Because I only used part of the chuck for last night’s dinner, I had two pounds of chuck that I needed something to do with. I decided to make pot roast in a crock pot. Things were getting pretty busy with work, so it was nice to make a meal that pretty much just takes care of itself. Plus, I had a shelf full of barbecue sauces that I had bought while in Iowa. Pot roast makes for a good palette to compare.
- veggies: I peeled and cut about five carrots into slightly-larger-than-bite-sized pieces. this was kind of a lot of carrots. but i was trying to get rid of the rest of the bunch i had in the fridge. I also cut an onion into large chunks. I was going to put in a couple of celery stalks too, but when I pulled them out of the fridge, they were limp and soggy. so I skipped that. I also sliced up about 4 cloves of garlic and put that in too. All of this, I put into the bottom of my crock pot.
- beef: I happened to use chuck this time and put it on top of the veggies. I had two pounds of it left over from when I made a beef and mushroom ragu. You can use pretty much any cut of beef. But you really want to use a cheaper cut of meat in a slow cooker recipe. Cheaper cuts of meat have things in them that don’t cook out quickly. That’s what makes them cheaper. But, if you are going the invest the time to slow cook, the return on your investment is a yumminess that comes from the melted cheapy parts. And that’s something you can’t get from expensive cuts.

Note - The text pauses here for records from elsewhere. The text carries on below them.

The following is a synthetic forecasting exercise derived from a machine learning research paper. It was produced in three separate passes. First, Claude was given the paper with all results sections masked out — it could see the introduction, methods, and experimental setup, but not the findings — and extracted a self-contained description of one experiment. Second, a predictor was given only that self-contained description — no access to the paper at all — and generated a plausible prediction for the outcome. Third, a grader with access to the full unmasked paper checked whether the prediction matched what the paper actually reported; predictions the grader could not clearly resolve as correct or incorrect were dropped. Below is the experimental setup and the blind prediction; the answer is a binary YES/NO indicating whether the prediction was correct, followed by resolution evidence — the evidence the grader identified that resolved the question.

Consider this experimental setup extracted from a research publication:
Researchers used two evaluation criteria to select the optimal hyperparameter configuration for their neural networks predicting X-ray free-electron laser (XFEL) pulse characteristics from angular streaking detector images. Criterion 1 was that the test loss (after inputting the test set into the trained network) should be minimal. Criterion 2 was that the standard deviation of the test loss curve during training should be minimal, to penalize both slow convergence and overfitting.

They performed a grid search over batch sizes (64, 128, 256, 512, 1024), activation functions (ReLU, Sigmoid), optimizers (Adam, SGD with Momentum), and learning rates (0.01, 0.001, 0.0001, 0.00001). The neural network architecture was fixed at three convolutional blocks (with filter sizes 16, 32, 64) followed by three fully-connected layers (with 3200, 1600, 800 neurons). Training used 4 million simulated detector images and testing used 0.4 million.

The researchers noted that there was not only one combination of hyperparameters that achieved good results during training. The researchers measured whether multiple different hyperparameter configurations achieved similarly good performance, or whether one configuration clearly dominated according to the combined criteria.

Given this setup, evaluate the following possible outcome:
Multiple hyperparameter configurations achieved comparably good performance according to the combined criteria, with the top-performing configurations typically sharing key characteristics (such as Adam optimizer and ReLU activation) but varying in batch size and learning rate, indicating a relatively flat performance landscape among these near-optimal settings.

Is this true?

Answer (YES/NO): NO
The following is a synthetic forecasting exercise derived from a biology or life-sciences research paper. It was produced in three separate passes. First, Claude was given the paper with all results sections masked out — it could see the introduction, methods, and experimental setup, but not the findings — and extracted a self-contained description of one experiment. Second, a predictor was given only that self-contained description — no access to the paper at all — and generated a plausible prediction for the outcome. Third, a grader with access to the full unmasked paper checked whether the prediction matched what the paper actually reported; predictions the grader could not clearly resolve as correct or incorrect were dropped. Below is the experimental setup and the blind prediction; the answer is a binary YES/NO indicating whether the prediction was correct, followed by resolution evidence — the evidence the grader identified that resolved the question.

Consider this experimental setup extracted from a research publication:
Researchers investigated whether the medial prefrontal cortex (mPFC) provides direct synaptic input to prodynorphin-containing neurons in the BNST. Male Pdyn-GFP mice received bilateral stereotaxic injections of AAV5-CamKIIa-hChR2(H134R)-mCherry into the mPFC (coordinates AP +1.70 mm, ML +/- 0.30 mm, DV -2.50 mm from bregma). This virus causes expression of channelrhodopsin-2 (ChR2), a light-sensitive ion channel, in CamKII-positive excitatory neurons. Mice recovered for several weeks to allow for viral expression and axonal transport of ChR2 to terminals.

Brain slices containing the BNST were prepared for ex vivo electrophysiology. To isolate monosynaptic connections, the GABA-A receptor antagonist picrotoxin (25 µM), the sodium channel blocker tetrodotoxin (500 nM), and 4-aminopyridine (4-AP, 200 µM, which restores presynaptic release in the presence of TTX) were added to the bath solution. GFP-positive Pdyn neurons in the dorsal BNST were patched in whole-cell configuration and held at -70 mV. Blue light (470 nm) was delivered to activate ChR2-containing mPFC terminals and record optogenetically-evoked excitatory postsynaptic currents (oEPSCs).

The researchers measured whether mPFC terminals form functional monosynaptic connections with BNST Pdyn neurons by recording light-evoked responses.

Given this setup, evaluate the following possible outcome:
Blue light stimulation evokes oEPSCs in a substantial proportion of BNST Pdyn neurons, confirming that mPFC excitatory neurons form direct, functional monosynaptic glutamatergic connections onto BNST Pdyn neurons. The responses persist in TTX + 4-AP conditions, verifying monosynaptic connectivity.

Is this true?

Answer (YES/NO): YES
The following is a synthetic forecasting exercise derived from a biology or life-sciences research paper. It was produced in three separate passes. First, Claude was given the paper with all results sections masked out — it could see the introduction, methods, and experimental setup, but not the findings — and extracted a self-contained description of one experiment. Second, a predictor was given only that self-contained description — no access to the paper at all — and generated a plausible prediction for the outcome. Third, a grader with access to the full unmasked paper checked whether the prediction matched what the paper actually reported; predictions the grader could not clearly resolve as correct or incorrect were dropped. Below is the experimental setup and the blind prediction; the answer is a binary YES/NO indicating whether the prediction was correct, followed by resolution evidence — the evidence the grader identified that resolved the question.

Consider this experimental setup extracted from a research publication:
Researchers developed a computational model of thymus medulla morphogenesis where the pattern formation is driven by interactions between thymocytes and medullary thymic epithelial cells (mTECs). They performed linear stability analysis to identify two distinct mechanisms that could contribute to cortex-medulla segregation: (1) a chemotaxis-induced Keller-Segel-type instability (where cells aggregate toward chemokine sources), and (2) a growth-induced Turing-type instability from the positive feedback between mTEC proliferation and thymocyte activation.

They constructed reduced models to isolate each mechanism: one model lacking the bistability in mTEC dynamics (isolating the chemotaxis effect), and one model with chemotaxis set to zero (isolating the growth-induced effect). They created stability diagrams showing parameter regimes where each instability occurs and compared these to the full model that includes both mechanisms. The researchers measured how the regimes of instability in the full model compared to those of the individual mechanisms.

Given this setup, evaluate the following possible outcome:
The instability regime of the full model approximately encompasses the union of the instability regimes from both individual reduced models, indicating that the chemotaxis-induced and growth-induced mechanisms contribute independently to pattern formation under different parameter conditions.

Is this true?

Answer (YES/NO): NO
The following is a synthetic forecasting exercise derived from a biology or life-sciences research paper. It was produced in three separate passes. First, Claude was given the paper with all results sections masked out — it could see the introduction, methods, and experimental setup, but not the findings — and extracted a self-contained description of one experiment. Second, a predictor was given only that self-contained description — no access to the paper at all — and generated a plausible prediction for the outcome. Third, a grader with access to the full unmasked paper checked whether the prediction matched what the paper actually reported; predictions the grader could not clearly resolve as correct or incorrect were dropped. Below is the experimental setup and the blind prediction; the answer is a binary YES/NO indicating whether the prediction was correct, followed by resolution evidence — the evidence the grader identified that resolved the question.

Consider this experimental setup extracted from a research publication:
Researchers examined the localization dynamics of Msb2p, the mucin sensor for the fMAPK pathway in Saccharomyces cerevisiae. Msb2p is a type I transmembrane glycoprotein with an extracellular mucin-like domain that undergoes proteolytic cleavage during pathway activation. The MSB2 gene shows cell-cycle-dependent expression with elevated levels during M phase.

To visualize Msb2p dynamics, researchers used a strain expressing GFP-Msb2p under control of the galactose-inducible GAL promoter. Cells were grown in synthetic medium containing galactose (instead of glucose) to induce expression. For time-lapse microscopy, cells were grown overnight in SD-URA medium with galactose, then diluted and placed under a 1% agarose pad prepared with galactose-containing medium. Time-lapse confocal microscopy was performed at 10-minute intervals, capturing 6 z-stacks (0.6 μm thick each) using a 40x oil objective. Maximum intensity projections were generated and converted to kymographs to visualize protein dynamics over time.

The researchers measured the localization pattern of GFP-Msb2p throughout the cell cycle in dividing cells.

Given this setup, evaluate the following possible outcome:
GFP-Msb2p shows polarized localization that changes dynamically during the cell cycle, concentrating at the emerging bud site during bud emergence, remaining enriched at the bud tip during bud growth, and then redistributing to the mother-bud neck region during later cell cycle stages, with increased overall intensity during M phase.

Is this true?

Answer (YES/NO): NO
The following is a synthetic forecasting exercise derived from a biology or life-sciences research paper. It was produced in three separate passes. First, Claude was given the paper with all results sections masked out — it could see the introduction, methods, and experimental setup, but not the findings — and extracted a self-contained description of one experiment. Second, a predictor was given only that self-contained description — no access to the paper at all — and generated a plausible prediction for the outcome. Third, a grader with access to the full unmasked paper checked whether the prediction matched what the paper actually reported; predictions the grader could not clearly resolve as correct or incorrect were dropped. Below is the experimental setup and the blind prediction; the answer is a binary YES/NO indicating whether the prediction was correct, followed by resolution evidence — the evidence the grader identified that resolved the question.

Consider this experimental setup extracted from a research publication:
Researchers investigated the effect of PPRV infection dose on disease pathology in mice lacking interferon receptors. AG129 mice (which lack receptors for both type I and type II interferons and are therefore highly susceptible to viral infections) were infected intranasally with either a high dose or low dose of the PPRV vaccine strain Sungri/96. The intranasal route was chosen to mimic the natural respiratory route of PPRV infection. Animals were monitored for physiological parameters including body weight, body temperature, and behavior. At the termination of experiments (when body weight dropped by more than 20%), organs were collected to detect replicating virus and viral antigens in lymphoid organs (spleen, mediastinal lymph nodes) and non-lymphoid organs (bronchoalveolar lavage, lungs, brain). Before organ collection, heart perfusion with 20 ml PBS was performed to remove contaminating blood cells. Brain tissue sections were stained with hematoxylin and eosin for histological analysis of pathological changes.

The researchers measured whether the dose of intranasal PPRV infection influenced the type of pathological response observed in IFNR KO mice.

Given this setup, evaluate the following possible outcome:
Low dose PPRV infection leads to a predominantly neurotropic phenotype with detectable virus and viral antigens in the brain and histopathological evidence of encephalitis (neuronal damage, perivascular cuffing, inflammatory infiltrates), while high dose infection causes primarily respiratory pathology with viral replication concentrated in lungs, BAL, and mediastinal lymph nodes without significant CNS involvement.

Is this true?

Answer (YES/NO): NO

- water: I put the crock in the fridge before I left for work and then called Sarah at about 1pm to add some water to the crock and start it going. I had an afternoon full of meetings, and I knew I wouldn’t be home until about 8pm.
- potatoes: I had also told Sarah to add in some potatoes at about 2 hours before mealtime. I tried to also get her to add a package of pearl onions from the freezer. But I was calling her on my way to meet a client. And I was walking underneath the el on lake at the time, so she couldn’t hear me because of a passing train.
This recipe is essentially exactly the same as my crock pot recipe for pork shoulder. I don’t even think I added any seasonings this time. I mean, the vegetables are the seasoning. I like for the meat to be simple. That way, I can repurpose the leftovers easily. Also, I wanted to try some sauces.
As a control, we had Cookies. Cookies is my favorite barbecue sauce for beef. It’s what we always have. With this pot roast, the Cookies was good. Superb, really. It makes you make food sounds when you eat it. Yum yum yum mmm mmm mmm mmmmmm.
The experimental sauce for the day was Countryside. This is a sauce that I picked up in Iowa. I don’t remember exactly where it was that I got this. Either it was Hy-Vee, of Kurt Warner fame, or Fareway.
Fareway is an anachronism, and shopping there is like flipping through the pages of an outdated marketing textbook. Mostly though, it reminds me of a Kitchen Of Tomorrow exhibit from the 50s. Everything is clean and super white, almost monochromaticly so, despite the best efforts of modern day products that are vying for your attention.
At Fareway, the stockers and managers and cashiers all seem to know all the customers. And they banter back and forth about things that are just completely foreign to me, like deer hunting or college football. Fareway is “in town,” which means that you generally don’t just stop in for an item or two. One time, I went there with Sarah’s 10 year old niece (Sarah and I had boarded Buddy at the local vet for a couple days. I was picking the dog up, and my niece wanted to tag along). We bought a couple of things that Sarah wanted me to pick up while I was in town: milk, eggs, and some other things. And I think that is when I bought this barbecue sauce. I think I also bought some candy and juice boxes to spoil the nieces and nephews with.
The Countryside barbecue was sweet. Cheap Chinese food sweet. Almost like sweet and sour sauce. With the beef, it was not so good. So we stuck to the Cookies.
Although, I suspect that this will be quite awesome with pork.